**Instructions for the task:** The result should be every line in the material below containing the string "game".

**Data records:**

= = = = = = =

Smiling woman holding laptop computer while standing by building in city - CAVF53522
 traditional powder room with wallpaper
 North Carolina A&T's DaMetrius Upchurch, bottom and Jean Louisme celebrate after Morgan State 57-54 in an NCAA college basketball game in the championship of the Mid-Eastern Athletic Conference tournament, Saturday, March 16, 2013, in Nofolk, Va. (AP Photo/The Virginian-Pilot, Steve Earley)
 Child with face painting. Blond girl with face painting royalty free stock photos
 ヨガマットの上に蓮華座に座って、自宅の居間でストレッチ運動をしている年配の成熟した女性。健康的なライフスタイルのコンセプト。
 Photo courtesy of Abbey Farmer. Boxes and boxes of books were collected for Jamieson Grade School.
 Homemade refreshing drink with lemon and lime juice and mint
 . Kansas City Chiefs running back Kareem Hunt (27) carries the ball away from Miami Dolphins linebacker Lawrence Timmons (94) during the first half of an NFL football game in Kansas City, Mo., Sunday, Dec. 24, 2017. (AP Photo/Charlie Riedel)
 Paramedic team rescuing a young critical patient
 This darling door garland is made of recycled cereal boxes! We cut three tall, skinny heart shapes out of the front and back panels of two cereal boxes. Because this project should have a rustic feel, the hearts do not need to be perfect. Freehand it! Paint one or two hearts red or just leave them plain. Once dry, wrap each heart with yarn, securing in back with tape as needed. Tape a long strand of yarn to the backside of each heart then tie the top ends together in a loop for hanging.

= = = = = = =

**Completed task:**
 North Carolina A&T's DaMetrius Upchurch, bottom and Jean Louisme celebrate after Morgan State 57-54 in an NCAA college basketball game in the championship of the Mid-Eastern Athletic Conference tournament, Saturday, March 16, 2013, in Nofolk, Va. (AP Photo/The Virginian-Pilot, Steve Earley)
 . Kansas City Chiefs running back Kareem Hunt (27) carries the ball away from Miami Dolphins linebacker Lawrence Timmons (94) during the first half of an NFL football game in Kansas City, Mo., Sunday, Dec. 24, 2017. (AP Photo/Charlie Riedel)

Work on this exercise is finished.